ガレージシャンソン歌手山田晃士の
『嗚呼、泥沼回顧録』
其の八

〜N県Oダム、戦慄!真夏の野外イベント〜
 

紳士淑女の皆様、御機嫌麗しゅう。
いよいよ夏本番!全国各地、様々なイベントが行われるこの季節、野外LIVEも数多い。
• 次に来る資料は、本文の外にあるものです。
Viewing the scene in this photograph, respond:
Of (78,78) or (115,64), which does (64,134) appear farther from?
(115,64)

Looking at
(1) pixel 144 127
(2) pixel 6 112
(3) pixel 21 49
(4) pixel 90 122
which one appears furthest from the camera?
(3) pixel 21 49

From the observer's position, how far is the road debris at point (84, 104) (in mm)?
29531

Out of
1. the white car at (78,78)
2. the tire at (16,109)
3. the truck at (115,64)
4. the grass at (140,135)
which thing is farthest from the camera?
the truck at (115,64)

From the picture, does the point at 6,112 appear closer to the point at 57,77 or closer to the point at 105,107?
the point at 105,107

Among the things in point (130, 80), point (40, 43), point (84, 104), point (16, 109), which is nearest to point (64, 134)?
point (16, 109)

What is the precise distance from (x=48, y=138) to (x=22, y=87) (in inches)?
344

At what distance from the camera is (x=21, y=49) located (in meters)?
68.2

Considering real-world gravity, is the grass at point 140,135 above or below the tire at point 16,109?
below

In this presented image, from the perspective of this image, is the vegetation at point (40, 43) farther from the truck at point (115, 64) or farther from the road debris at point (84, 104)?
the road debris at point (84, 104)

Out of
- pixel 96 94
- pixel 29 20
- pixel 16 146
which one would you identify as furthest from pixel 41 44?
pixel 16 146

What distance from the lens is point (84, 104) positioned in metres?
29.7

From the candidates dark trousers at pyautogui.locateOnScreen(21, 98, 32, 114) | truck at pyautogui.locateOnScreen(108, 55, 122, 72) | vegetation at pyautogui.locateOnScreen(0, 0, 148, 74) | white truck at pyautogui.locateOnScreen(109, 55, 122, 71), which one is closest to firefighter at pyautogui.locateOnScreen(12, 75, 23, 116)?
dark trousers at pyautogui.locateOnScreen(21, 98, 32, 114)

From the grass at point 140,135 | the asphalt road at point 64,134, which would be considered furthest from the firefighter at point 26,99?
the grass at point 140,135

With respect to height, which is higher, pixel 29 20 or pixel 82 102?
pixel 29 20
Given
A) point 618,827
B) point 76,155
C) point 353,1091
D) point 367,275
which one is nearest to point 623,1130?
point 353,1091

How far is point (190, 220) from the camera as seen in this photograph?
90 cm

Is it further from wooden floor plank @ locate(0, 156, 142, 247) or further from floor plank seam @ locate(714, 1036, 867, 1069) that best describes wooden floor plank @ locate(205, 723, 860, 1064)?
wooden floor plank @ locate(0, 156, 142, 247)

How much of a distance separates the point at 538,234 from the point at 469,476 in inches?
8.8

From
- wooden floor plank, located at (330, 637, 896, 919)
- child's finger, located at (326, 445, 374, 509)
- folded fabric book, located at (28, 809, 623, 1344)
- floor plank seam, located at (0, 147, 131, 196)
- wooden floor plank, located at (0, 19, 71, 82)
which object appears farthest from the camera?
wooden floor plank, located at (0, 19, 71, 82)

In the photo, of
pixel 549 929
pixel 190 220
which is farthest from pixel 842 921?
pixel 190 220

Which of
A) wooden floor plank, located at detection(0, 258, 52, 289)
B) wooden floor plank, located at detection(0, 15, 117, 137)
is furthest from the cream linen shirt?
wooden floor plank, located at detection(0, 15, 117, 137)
その昔、まだ十代の私が現XYZtoAの橘高文彦とやっていた重鋼鉄楽団『AROUGE』も一度夏の野外イベントに出演した経験がある。
N県はOダムのお祭りで、花火も数千発、LIVE観客も二千人強、とにかく盛上がり必至
のイベントとの触れ込みだったので、心よく出演依頼をOKした。
当日我々は楽器をバンに詰め込み、関越自動車道を爆進、その先更に4、5時間は走っただろうか?
とにかく遠い、遠すぎる。
トンネルを十数個くぐり抜け辿り着いたその場所は、山々に囲ま
れた、まるでモンゴルのような所であった...。う〜ん不安...。
そして夜になりいざ本番!我々はメークもバッチリ決め、9cmヒールのブーツとヒラヒラの王子様衣装を身に纏い、颯爽とステージに上がった。
すると目の前には!
観客はおよそ二十人、みんな地面にゴザを敷いて胡座をかいている。
おじいちゃんおばあちゃん、そして走り回る子供達、僅かながら村の青年団らしき姿も...。え〜い、今更後には引けないわい、やったるで、と私はハイトーンSHOUT! 橘高はライトハンド!
すると青年団の一人、パンチパーマがツイストを躍り出した!
メタルでツイスト、う〜んプログレッシヴ...。

一時間程の悪夢のLIVEが終わったその瞬間、司会者の「ファ、ファイヤ〜!」
と共に10m程の打上げ花火がヒュルルル〜、ポン。
ツイストパンチの
「まぁた来いよぉ!」
の声を背に我々の夏は暮れていったのであった...。